The Journal of Law, Medicine & Ethics plans to publish a symposium issue in Winter 2014 exploring ethical, legal, and clinical issues triggered by the increasing commercialization of health care in the United States. The symposium will address a variety of dynamics present in this quintessentially American medical marketplace, with a particular focus on how commercialism impacts practitioners, patients, and policy makers at all levels.
Papers from any perspective or disciplinary background and concerning any aspect of the “buying and selling of health care” are welcome.
Deadlines and submission instructions below the fold.
We are primarily interested in papers between 15 and 30 double-spaced pages in length, although longer papers will receive careful consideration.
Please submit an abstract by November 1, 2013. Decisions on abstracts will be made quickly, andcompleted papers will be due by February 7, 2014. All submitted papers will undergo additional review by anonymous peers prior to final acceptance.
Correspondence should be directed to the symposium co-chairs, Joshua E. Perry of Indiana University’s Kelley School of Business at email@example.com (812-856-0120) or Larry R. Churchill of Vanderbilt University’s Medical School at firstname.lastname@example.org (615-936-3540).
Potential Topics Include:
- Is the practice of medicine a profession with business-like features, or a business with unique service components? Does the answer to this question matter for patients or practitioners? If health care in the United States is ultimately understood as a business, in what ways is this business enterprise similar to or divergent from other business practices and industries?
- Will the Affordable Care Act ultimately move health care delivery in the United States more in the direction of a market-driven, patient-as-consumer system, or in the direction of expanded government involvement, or in the direction of strengthening the professional service dimensions of health care?
- In the broader context of what Relman termed (in 1980!) the “medical-industrial complex,” do the life science, medical device, and pharmaceutical industries have any greater ethical responsibilities than do other (non-health care related) business enterprises? Do health care insurance companies? Do government bureaucracies?
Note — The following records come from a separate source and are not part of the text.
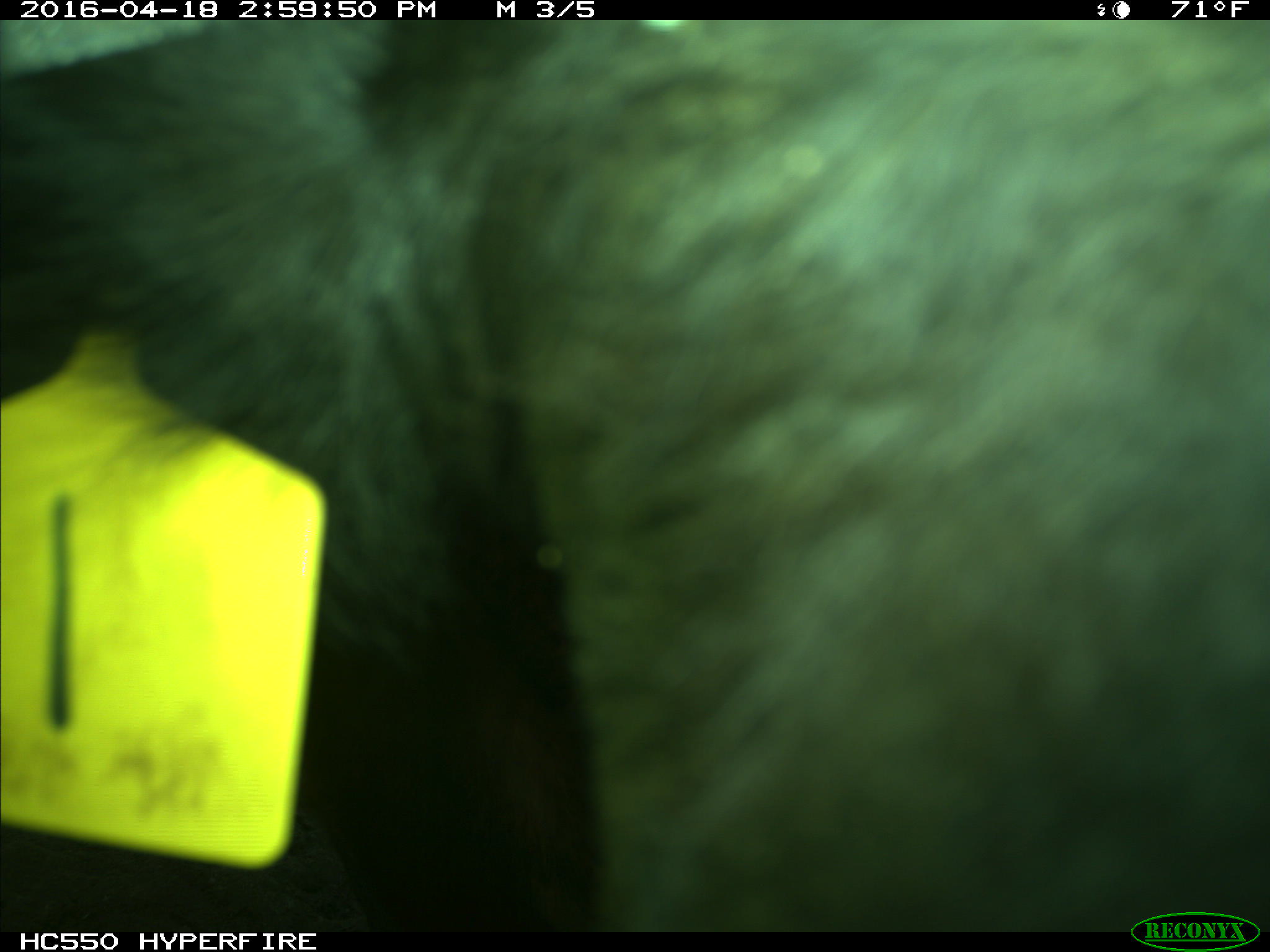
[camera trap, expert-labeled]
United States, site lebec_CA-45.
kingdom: Animalia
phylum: Chordata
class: Mammalia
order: Artiodactyla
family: Bovidae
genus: Bos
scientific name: Bos taurus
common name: domestic cow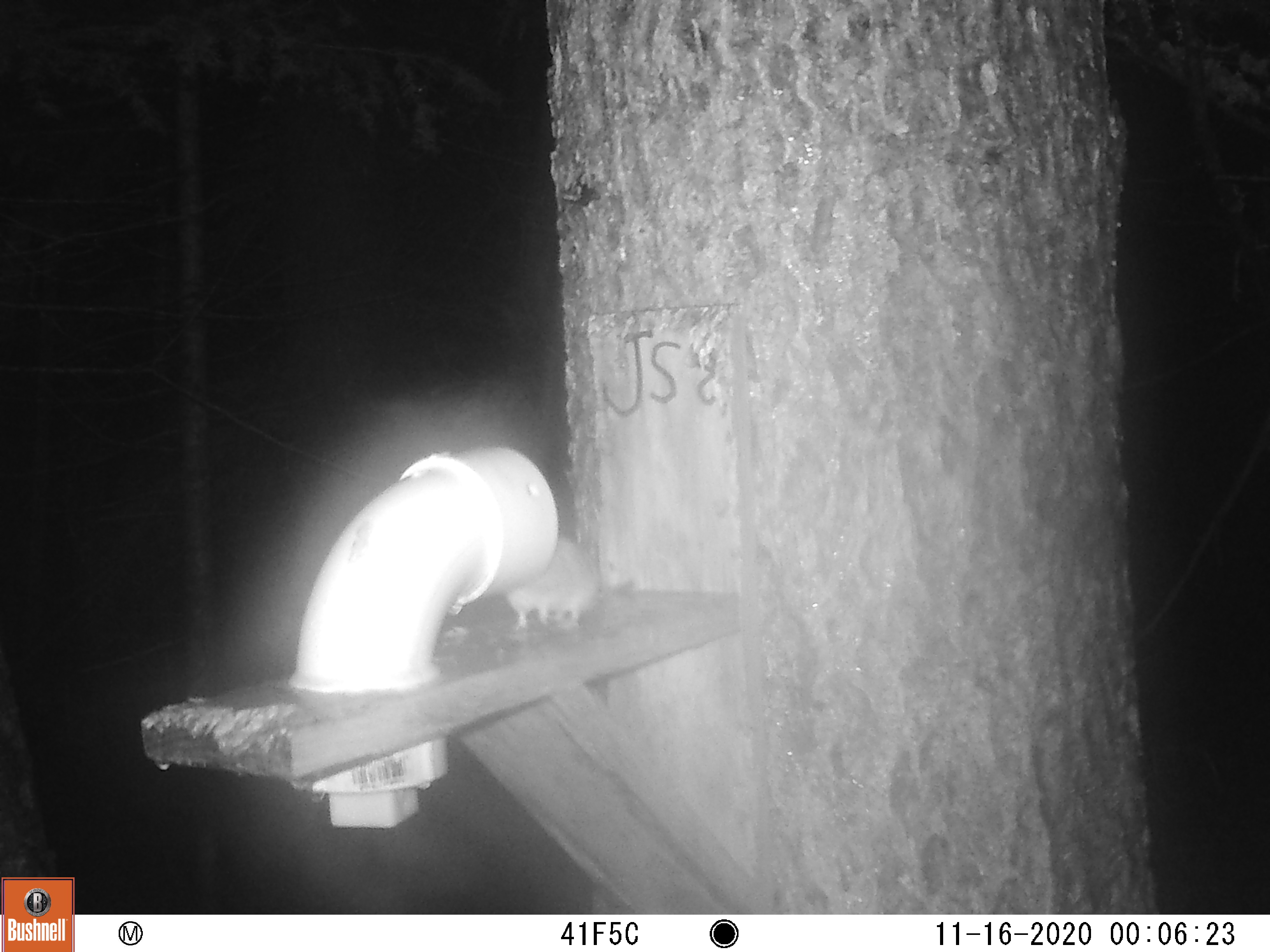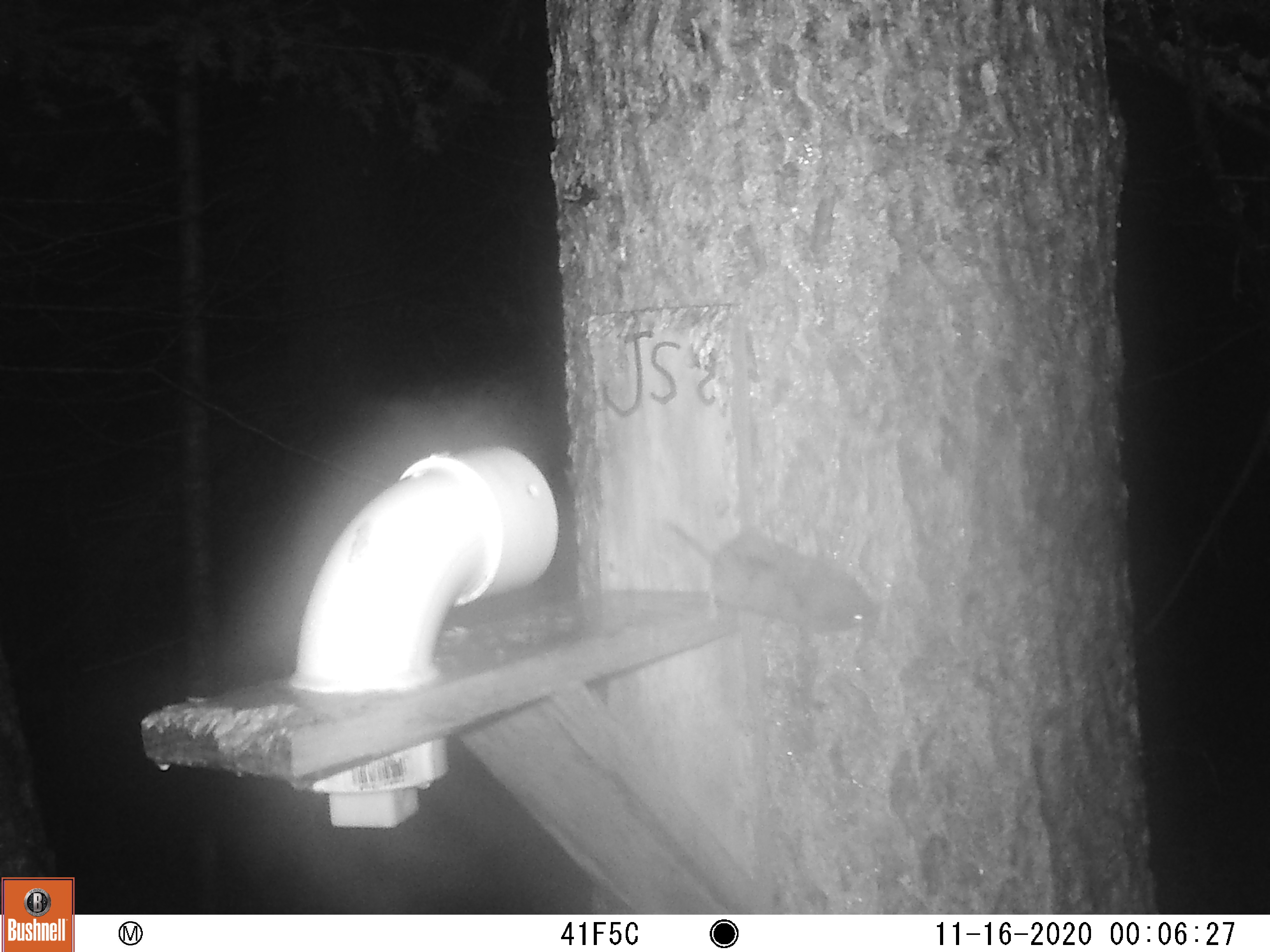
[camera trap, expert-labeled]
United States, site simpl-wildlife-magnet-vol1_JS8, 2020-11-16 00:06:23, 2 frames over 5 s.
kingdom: Animalia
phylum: Chordata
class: Mammalia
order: Rodentia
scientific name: Rodentia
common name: mouse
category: mouse sp.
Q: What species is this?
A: Mouse sp. (mouse) (Rodentia).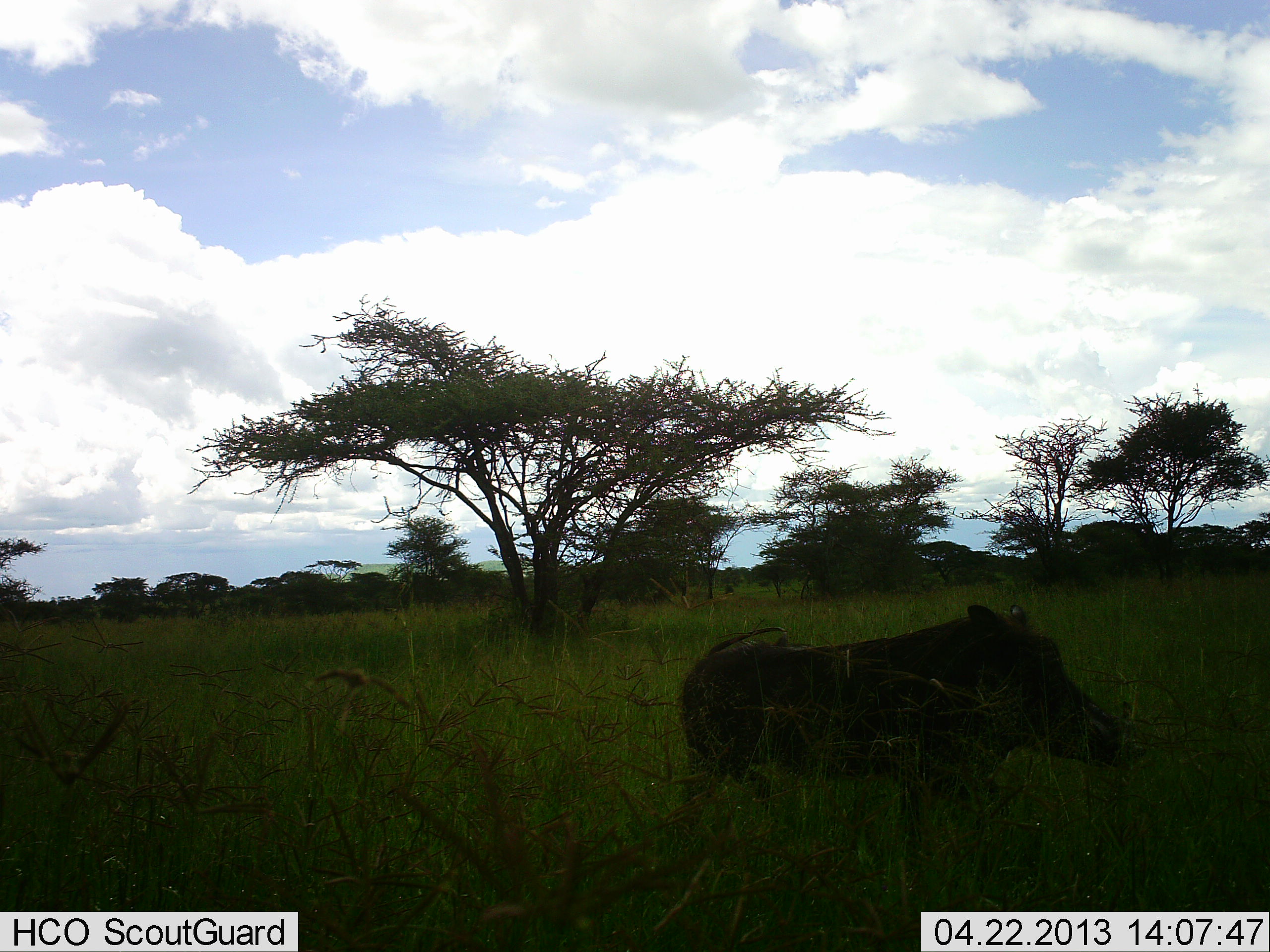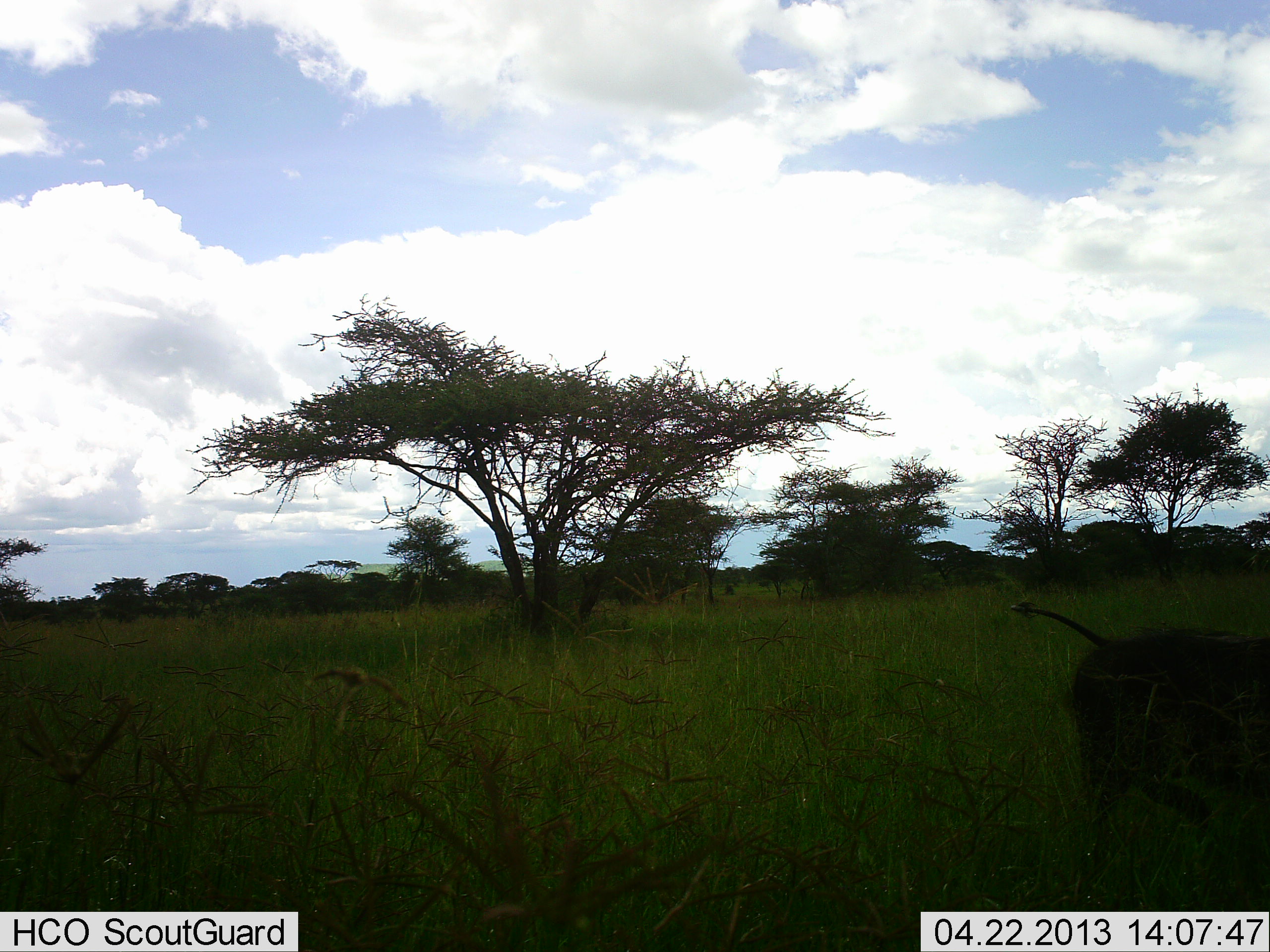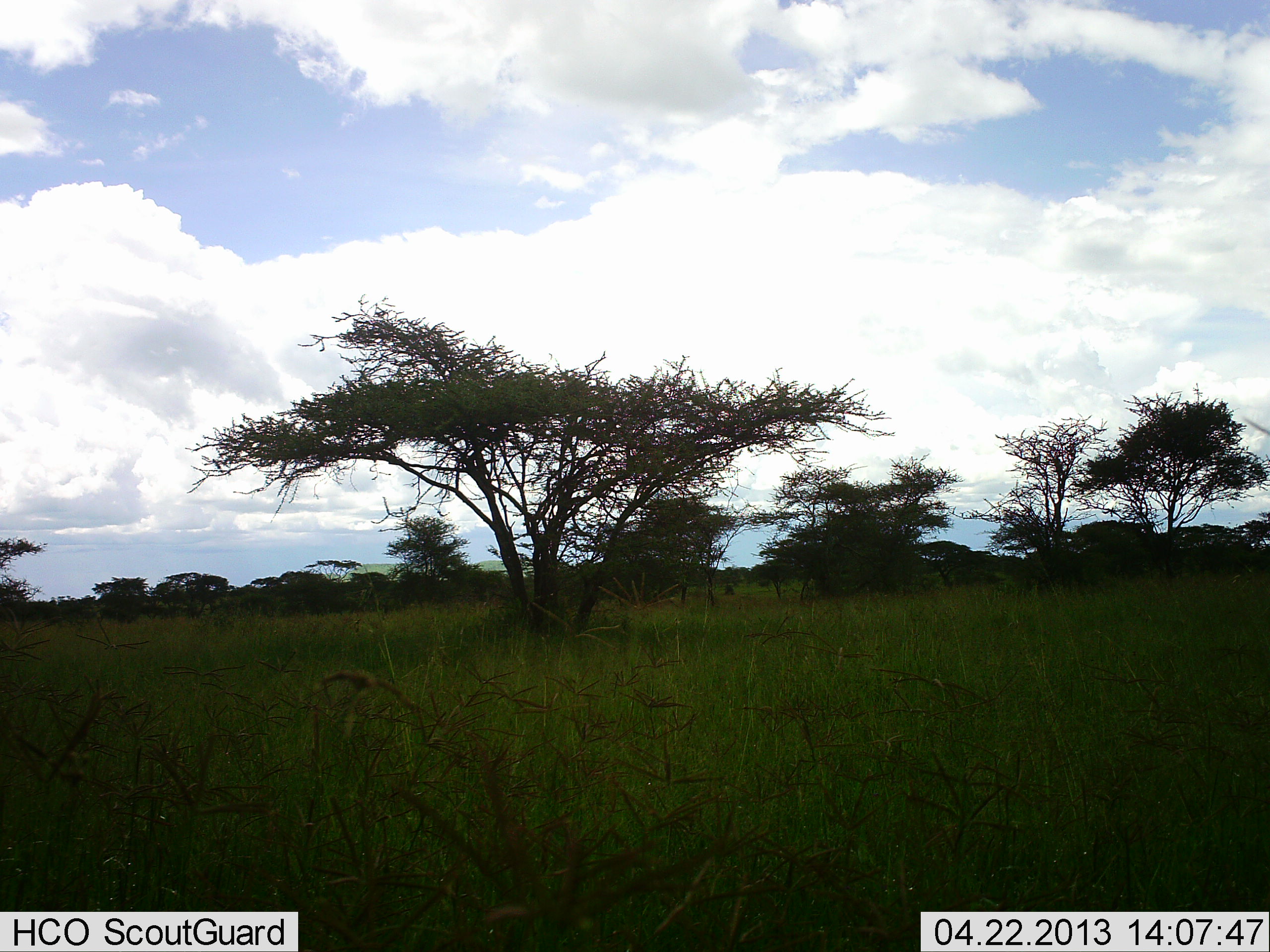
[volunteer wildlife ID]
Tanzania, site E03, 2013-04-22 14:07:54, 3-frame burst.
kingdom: Animalia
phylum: Chordata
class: Mammalia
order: Artiodactyla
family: Suidae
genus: Phacochoerus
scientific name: Phacochoerus africanus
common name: warthog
Warthog (Phacochoerus africanus), count 1. Behavior (volunteer vote fractions): standing 9%, resting 0%, moving 91%, interacting 0%. Young present (vote fraction): 0%. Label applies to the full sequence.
- What ethical and legal issues are triggered by a physician’s employment arrangement or ownership interest(s) in health care organizations or services to which patients are referred for treatment?
- What consequences flow from the increasing adoption by hospitals, hospices, and other health care providers of for-profit organizational structures and aggressive marketing strategies?
- What ethical and legal issues are raised by contemporary trends such as concierge medicine, physician entrepreneurialism, and medical tourism?
- How should health care providers resolve economic or business concerns, i.e., decisions about costs, payments, insurance reimbursement, hospital budgets, etc. that impact on the delivery of clinical care to patients? How should health care managers and executives resolve these conflicts?